For 2026, Team VERTU ran experienced drivers Tom Ingram and Tom Chilton once again, with a new pool of drivers alongside them after Adam Morgan joined the new Cataclean Plato Racing, run by Jason Plato, he was replaced in the Draper Tools car by Nicolas Hamilton. Senna Proctor joined NAPA Racing UK as a reserve driver and driver coach and was replaced by British GT champion Ricky Collard who returned after 2 seasons away.
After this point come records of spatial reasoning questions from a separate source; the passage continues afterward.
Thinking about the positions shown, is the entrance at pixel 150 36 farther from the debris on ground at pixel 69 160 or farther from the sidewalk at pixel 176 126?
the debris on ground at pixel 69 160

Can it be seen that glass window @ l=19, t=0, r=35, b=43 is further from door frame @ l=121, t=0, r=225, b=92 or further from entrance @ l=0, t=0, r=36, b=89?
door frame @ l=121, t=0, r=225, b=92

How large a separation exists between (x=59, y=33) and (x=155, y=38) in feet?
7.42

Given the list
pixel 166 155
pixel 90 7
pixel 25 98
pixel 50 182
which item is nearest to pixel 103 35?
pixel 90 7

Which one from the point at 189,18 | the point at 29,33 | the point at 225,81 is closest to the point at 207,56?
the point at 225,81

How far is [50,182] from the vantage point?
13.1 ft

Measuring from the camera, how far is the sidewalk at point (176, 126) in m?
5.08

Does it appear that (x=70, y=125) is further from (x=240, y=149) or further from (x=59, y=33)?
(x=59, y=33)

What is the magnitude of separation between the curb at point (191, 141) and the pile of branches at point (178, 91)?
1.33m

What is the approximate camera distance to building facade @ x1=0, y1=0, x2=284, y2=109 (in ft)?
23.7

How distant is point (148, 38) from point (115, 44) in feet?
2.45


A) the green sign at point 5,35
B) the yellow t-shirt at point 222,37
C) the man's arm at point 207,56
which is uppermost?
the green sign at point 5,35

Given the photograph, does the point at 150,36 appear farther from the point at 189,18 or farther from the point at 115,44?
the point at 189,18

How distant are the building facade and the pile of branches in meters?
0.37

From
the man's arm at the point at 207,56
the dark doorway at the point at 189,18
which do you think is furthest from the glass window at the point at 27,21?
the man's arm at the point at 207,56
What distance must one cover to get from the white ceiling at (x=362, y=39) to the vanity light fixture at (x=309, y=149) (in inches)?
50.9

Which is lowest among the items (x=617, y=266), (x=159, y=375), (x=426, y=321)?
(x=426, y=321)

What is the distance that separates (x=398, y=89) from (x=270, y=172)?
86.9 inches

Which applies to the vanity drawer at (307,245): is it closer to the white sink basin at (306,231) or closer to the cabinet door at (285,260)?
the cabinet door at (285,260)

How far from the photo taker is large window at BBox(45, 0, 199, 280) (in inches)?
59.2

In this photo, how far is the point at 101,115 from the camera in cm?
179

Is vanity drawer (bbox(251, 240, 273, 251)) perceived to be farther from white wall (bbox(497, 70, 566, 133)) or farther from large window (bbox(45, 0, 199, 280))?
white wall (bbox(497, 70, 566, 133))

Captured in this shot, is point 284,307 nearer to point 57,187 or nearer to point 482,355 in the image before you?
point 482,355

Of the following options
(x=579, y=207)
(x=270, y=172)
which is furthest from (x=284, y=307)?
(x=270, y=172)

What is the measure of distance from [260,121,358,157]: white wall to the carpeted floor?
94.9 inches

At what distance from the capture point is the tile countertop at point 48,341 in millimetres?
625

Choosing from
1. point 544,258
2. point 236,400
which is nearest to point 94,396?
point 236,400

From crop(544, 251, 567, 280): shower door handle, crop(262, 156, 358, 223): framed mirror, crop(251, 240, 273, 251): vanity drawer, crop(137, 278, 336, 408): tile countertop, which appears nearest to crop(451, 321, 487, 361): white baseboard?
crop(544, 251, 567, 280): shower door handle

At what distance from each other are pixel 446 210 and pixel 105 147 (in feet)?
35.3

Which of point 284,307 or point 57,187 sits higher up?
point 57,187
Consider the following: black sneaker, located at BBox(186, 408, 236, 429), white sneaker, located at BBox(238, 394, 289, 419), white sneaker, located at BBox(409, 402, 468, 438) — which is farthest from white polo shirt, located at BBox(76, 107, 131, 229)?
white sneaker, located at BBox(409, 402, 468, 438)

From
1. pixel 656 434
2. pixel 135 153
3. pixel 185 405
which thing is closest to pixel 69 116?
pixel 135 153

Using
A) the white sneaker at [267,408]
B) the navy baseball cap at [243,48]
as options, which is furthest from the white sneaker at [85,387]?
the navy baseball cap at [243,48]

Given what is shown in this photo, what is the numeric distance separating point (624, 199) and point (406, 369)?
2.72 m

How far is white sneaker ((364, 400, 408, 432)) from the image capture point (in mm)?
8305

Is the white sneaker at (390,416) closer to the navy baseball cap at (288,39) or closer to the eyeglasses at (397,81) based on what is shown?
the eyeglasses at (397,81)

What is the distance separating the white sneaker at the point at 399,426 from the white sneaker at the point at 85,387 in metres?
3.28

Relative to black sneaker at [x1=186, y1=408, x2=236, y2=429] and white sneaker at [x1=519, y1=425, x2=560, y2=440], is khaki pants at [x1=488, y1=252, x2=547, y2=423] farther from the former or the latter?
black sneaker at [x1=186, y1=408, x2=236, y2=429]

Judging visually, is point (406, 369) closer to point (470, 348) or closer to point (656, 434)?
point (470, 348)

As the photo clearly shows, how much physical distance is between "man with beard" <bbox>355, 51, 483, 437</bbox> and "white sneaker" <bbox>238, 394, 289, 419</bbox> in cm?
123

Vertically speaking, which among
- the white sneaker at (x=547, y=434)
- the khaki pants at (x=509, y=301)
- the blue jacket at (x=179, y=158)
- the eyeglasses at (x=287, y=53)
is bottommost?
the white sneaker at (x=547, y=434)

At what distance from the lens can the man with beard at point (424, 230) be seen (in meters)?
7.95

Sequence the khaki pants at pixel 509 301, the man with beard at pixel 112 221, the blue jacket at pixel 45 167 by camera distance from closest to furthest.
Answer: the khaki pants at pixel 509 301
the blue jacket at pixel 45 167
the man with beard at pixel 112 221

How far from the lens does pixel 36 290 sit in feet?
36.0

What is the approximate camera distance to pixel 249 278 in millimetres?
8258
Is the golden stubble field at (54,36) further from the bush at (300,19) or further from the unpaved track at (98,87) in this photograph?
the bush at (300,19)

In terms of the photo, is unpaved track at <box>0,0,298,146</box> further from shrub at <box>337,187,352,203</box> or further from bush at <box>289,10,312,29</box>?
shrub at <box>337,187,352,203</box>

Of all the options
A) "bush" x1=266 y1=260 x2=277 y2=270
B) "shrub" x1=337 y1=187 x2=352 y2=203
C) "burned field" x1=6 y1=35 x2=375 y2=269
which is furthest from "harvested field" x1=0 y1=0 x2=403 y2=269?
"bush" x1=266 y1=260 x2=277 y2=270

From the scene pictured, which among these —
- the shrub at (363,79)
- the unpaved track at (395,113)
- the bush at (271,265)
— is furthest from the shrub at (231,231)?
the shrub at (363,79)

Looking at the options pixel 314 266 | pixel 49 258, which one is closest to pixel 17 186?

Collard would later be replaced by Japanese driver Osamu Kawashima for the last 2 events.

=== Racing Record ===

| Year | Team Name | Car | No. | Drivers | Races | Wins | Poles | F.L. | Points | D.C. | T.C. |
| 2019 | Excelr8 Motorsport | MG6 GT | 4 | United Kingdom Sam Osborne | 30 | 0 | 0 | 0 | 2 | 31st | 19th |
| 37 | United Kingdom Rob Smith | 29 | 0 | 0 | 0 | 2 | 30th |
| 2020 | Excelr8 Motorsport | Hyundai i30 Fastback N Performance | 18 | United Kingdom Senna Proctor | 26 | 0 | 0 | 0 | 141 | 13th | 7th |
| 22 | United Kingdom Chris Smiley | 27 | 0 | 0 | 0 | 106 | 14th |
| 2021 | Ginsters Excelr8 with TradePriceCars.com | Hyundai i30 Fastback N Performance | 22 | United Kingdom Chris Smiley | 30 | 0 | 0 | 0 | 138 | 15th | 5th |
| 80 | United Kingdom Tom Ingram | 30 | 3 | 0 | 3 | 300 | 4th |
| Excelr8 with TradePriceCars.com | 42 | United Kingdom Nick Halstead | 3 | 0 | 0 | 0 | 0 | 34th | 13th |
| 55 | United Kingdom Andy Wilmot | 3 | 0 | 0 | 0 | 0 | 32nd |
| 62 | United Kingdom Rick Parfitt Jr. | 27 | 0 | 0 | 0 | 0 | 27th |
| 96 | United Kingdom Jack Butel | 27 | 0 | 0 | 0 | 4 | 25th |
| 2022 | Bristol Street Motors with Excelr8 TradePriceCars.com | Hyundai i30 Fastback N Performance | 3 | United Kingdom Tom Chilton | 28 | 0 | 0 | 0 | 83 | 15th | 3rd |
| 18 | United Kingdom James Gornall | 3 | 0 | 0 | 0 | 2 | 24th |
| 80 | United Kingdom Tom Ingram | 30 | 6 | 2 | 8 | 394 | 1st |
| 96 | United Kingdom Jack Butel | 26 | 0 | 0 | 0 | 1 | 27th |
| 123 | United Kingdom Daniel Lloyd | 30 | 3 | 0 | 1 | 192 | 10th |
| 2023 | Bristol Street Motors with Excelr8 | Hyundai i30 Fastback N Performance | 1 | United Kingdom Tom Ingram | 30 | 2 | 0 | 5 | 400 | 2nd | 2nd |
| 3 | United Kingdom Tom Chilton | 30 | 1 | 0 | 0 | 97 | 14th |
| 14 | United Kingdom Ronan Pearson | 30 | 0 | 0 | 1 | 69 | 18th |
| 22 | United Kingdom Nick Halstead | 30 | 0 | 0 | 0 | -5 | 30th |
| 2024 | Team Bristol Street Motors | Hyundai i30 Fastback N Performance | 3 | United Kingdom Tom Chilton | 29 | 1 | 0 | 0 | 187 | 10th | 2nd |
| 14 | United Kingdom Ronan Pearson | 21 | 1 | 0 | 1 | 77 | 16th |
| 22 | United Kingdom Nick Halstead | 28 | 0 | 0 |  | 7 | 22nd |
| 45 | United Kingdom Dan Zelos | 9 | 0 | 0 | 0 | 44 | 19th |
| 80 | United Kingdom Tom Ingram | 30 | 6 | 4 | 8 | 413 | 2nd |
| 2025 | Team VERTU | Hyundai i30 Fastback N Performance | 3 | United Kingdom Tom Chilton | 30 | 2 | 1 | 3 | 230 | 7th | 2nd |
| 18 | United Kingdom Senna Proctor | 21 | 0 | 0 | 0 | 167 | 10th |
| 33 | United Kingdom Adam Morgan | 30 | 0 | 0 | 1 | 241 | 6th |
| 54 | United Kingdom Ryan Bensley | 3 | 0 | 0 | 0 | 0 | 29th |
| 80 | United Kingdom Tom Ingram | 30 | 7 | 2 | 9 | 462 | 1st |
| 777 | United Kingdom Michael Crees | 6 | 0 | 0 | 0 | 5 | 25th |
| 2026 | Team VERTU | Hyundai i30 Fastback N Performance | 3 | United Kingdom Tom Chilton | TBC | 0 | 0 | 0 | 0 | TBC | TBC |
| 11 | Ricky Collard | TBC | 0 | 0 | 0 | 0 | TBC |
| 28 | Nicolas Hamilton | TBC | 0 | 0 | 0 | 0 | TBC |
| 80 | Tom Ingram | TBC | 0 | 0 | 0 | 0 | TBC |

== Mini Challenge UK ==
The team also competes in the Mini Challenge with eight drivers in the JCW category and seven drivers in the Trophy category, they remain the most successful team to date in the Mini Challenge UK series.

The team has successfully competed in the MINI CHALLENGE since 2010 racking up multiple championships in both the Cooper and JCW classes, with the likes of Nathan Harrison in 2021, triple JCW champion Dan Zelos in 2019, 2020 and 2024, Matt Hammond and Tom Ovenden in 2022 and 2025.

Since 2019, the team has only failed to win the 2023 season.